Out of the fire
When Hermione and Ron arrived at his house that evening, Harry’s stomach was working through a gymnastic routine of twists and dread. He paced his living room for close to an hour before his fire flashed green and Hermione stepped out of the flames, brushing soot from her robes and wearing a pre-emptively disapproving look.
“Are you okay, Harry?”
The fireplace flashed again, and Ron stepped from the hearth with a grunt.
“Whassup Harry? We just got your message.”
“We came right over,” Hermione explained. “Is everything alright?”
“It’s a bit complicated, ‘Mione, come and sit down.”
“What’s going on?” Ron thumped down into Harry’s green armchair while Hermione perched on his brown leather couch.
Taking a seat in the squashy blue armchair opposite Ron, Harry braced his hands on his knees and took a deep breath.
“The thing is, I accidentally activated a chastity belt.”
Ron let out a shocked laugh, “Well done, mate. On who?”
Hermione looked confused. “A what? Not that old custom with the burning spells?”
“Err. Yes, Hermione. Unfortunately.”
“Oh Harry! Those are so dangerous! How could you be so careless! Who is it? Is she okay?”
“It’s err - it’s um. It’s me.” Harry touched the charm at his neck, and felt heat prickle the back of his neck.
Hermione gasped, and Ron paled visibly. “Oh shit.”
“But surely, Harry, there’s some way to disable it?” Hermione was leaning closer, staring at the charm as if it were a second head growing from Harry’s throat.
“It doesn’t seem like it. I’ve tried a few things that Dr- um - people suggested, and I did some reading, but it’s really old, and apparently the custom has died out so much that the texts from the old families have all been lost or destroyed.”

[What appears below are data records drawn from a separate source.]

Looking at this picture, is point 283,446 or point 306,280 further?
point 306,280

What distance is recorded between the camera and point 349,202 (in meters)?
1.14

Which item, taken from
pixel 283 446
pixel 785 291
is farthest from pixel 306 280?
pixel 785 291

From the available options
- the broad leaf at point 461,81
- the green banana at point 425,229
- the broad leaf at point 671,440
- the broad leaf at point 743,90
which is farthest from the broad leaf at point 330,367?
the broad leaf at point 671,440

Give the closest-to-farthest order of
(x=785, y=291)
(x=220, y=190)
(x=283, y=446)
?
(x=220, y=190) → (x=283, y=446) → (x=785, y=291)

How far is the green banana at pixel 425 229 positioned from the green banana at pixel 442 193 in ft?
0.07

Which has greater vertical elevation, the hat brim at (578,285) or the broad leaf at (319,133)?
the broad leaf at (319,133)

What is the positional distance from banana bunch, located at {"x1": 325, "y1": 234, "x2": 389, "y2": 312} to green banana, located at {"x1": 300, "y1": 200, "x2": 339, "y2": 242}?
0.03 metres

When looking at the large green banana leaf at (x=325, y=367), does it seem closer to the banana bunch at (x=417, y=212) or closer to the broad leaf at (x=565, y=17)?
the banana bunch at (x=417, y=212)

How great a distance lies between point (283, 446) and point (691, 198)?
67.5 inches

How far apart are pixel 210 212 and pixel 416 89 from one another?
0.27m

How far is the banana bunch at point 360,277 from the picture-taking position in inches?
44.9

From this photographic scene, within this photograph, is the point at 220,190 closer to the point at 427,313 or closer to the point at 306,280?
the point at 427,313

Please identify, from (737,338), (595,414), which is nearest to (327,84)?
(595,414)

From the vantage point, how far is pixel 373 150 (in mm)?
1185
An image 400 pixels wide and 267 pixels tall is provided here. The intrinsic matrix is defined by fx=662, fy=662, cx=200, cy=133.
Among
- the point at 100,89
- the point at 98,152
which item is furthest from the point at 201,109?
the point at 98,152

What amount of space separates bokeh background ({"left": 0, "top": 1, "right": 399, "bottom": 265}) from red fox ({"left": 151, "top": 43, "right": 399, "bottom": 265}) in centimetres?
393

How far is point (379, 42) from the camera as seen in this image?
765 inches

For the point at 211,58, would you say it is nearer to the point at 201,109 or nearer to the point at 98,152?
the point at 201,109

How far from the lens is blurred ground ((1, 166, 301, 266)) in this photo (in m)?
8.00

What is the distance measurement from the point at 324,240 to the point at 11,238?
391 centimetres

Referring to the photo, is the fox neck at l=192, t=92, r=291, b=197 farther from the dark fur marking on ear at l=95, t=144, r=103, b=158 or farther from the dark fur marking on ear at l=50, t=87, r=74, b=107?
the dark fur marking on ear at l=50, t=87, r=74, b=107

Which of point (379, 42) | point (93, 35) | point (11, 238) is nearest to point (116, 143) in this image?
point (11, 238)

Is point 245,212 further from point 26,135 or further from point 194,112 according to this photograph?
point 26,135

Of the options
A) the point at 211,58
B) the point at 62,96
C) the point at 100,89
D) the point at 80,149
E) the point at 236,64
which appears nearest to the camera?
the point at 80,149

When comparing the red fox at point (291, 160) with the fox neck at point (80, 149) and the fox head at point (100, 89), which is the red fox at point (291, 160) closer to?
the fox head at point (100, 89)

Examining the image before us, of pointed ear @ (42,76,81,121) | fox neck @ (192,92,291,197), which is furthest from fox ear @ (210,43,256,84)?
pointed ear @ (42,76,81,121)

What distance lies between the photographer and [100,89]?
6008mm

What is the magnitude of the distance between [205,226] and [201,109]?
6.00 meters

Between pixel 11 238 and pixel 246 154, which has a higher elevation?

“This is precisely why I’ve been advocating for secure archives with updated ledgers to be incorporated into the Wizarding Artefacts Review Process!”

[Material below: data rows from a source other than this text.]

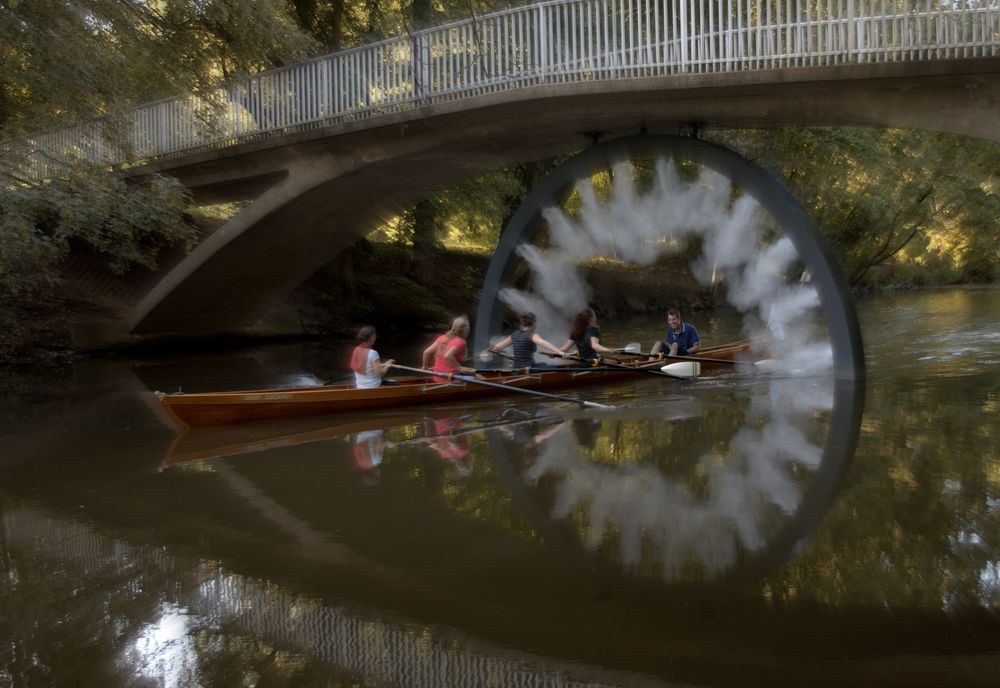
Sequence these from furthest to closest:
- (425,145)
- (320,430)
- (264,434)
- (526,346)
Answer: (425,145) < (526,346) < (320,430) < (264,434)

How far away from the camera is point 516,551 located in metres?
4.73

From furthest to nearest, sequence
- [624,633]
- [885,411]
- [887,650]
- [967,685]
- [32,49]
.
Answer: [32,49] < [885,411] < [624,633] < [887,650] < [967,685]

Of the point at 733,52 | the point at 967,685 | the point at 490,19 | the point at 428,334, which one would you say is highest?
the point at 490,19

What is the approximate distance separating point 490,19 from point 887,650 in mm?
11214

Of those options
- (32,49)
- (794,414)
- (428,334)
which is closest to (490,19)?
(32,49)

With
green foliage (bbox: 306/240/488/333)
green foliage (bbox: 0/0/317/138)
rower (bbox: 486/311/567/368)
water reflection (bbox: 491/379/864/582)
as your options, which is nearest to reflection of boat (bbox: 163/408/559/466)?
water reflection (bbox: 491/379/864/582)

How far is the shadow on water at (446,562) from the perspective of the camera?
344 cm

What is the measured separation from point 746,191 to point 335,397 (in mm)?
6419

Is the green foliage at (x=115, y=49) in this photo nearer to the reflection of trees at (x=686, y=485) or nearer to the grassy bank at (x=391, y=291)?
the reflection of trees at (x=686, y=485)

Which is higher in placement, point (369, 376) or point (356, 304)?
point (356, 304)

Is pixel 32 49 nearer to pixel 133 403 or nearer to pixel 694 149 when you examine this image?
pixel 133 403

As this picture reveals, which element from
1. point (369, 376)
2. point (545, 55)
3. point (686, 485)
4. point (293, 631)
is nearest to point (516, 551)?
point (293, 631)

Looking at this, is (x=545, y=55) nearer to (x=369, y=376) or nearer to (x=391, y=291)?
(x=369, y=376)

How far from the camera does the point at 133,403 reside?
11.6m
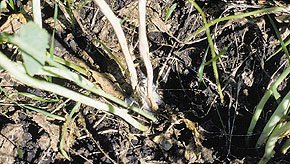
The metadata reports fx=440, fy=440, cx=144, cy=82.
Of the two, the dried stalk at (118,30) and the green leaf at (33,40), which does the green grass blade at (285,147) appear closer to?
the dried stalk at (118,30)

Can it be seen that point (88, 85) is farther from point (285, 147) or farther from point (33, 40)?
point (285, 147)

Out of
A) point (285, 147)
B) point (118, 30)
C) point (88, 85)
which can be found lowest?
point (285, 147)

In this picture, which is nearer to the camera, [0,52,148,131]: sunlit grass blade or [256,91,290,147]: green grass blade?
[0,52,148,131]: sunlit grass blade

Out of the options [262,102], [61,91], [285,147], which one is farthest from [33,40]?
[285,147]

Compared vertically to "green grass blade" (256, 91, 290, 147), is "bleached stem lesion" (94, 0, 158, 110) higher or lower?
higher

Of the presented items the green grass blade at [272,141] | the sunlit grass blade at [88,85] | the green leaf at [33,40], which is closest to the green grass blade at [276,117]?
the green grass blade at [272,141]

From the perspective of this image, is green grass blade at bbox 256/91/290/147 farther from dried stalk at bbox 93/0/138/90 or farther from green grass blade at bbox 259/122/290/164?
dried stalk at bbox 93/0/138/90

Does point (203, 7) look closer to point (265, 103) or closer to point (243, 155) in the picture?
point (265, 103)

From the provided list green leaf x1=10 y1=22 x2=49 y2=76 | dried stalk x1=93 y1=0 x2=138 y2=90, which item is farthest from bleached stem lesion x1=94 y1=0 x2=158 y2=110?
green leaf x1=10 y1=22 x2=49 y2=76

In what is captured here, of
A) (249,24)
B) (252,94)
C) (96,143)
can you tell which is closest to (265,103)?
(252,94)

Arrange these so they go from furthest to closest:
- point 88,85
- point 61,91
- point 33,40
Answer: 1. point 88,85
2. point 61,91
3. point 33,40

“Alright, Hermione, let’s not start on WARP. Harry has bigger issues than your library plans.”
“Not a library, Ronald, an archive. One with a systematic layout and a properly recorded list of everything there.”
“Anyway. Harry, you’d best talk to mum.”
Harry and Hermione both blinked at him.
“To - to Molly?”
Ron rolled his eyes. “Obviously. Harry needs a wife, and mum’s always saying she knows a nice witch for him.”

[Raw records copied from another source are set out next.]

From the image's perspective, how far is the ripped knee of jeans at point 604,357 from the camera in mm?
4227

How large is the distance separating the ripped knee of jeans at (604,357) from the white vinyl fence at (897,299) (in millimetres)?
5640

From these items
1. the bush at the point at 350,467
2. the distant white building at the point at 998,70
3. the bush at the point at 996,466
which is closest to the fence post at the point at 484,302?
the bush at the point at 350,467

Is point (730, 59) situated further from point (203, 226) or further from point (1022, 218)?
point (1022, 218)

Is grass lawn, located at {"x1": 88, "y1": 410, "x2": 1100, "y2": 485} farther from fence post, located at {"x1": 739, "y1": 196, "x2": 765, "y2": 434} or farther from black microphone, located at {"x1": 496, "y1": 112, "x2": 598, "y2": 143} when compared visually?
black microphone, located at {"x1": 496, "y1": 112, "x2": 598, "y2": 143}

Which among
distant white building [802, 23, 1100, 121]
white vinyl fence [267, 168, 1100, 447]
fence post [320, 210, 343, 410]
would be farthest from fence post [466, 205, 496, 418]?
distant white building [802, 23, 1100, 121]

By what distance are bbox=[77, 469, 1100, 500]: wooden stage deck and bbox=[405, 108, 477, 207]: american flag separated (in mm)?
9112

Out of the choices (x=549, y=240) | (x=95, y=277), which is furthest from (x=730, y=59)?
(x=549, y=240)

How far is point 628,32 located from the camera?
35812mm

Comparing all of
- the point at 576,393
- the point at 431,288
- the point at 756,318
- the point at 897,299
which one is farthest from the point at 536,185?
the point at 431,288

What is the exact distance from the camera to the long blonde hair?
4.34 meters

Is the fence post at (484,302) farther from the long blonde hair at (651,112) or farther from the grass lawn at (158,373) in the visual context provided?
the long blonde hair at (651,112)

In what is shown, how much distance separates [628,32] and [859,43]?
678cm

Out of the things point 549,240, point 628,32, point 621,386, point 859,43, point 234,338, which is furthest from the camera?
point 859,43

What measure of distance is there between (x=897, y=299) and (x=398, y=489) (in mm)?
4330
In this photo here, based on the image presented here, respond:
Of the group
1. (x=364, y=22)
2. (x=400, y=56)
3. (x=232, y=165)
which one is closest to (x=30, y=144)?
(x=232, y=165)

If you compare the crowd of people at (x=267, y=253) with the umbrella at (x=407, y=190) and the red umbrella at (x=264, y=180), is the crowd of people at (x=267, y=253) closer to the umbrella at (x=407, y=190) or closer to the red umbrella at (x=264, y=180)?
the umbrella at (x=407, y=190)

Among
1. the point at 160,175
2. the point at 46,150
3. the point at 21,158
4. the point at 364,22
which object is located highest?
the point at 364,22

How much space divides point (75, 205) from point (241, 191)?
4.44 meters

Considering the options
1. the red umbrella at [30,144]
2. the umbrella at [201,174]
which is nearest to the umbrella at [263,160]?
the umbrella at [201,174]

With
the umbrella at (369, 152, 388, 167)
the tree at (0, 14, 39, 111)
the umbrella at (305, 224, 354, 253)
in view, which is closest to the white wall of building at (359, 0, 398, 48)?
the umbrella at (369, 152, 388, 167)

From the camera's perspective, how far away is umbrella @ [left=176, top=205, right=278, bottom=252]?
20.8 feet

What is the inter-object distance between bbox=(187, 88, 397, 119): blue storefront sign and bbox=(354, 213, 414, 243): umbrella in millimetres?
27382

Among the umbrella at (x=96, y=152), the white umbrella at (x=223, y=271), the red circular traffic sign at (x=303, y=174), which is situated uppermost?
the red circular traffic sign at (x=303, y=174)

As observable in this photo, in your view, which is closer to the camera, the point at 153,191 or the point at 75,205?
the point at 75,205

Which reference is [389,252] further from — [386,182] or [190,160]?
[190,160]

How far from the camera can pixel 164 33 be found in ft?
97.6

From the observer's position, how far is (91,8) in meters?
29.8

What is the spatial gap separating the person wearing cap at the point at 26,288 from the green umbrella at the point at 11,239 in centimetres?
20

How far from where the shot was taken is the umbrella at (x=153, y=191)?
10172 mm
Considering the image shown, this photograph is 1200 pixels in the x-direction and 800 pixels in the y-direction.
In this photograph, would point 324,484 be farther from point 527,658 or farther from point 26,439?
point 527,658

“Ronald! You can’t expect Harry to marry someone your mother picks out for him!”
“No, but she could introduce him at least.”
Hermione angled herself toward Harry and put a comforting hand on his knee. “Don’t worry, Harry, we will find you someone. There are some lovely girls in my department that have been begging to meet you for ages.”
“I’ve err- I’ve already found someone.” Harry blurted.
“You have? Who?”
“That’s great, mate. Is it Jensen? I knew you two would hit it off ever since she hexed Gordon Milton in that non-destructive combat training.”
“Err. No. It’s not Amelie.”
Ron and Hermione just looked at him, and in the sudden silence Harry felt his mouth dry up and his stomach lurch alarmingly.
“It’s - It’s someone that you know, and I - I think you like, and um. And I’ve invited him.”
“Him?”
“Him. For dinner. Here. Um. Tonight.”
Hermione’s eyebrows creased in concern. “Harry, I didn’t realise. You should have said you preferred wizards. Who is it?”
“I didn’t know, exactly,” Harry stammered, wishing Hermione hadn’t focused on that detail which had derailed his prepared line to introduce the identity of his - fiancé?
“Fuck, mate. What are you going to tell Draco when you can’t work?”
“Erm. Well, yes. I mean - “
“Draco? Ronald, I’m sure there are more urgent matters on Harry’s mind just now than his work obligations. Go ahead, Harry, who is it?”
Thankfully, three sharp raps on the door saved Harry from answering, and Harry cast a fleeting prayer of thanks to which deity was responsible for Draco’s sense of punctuality.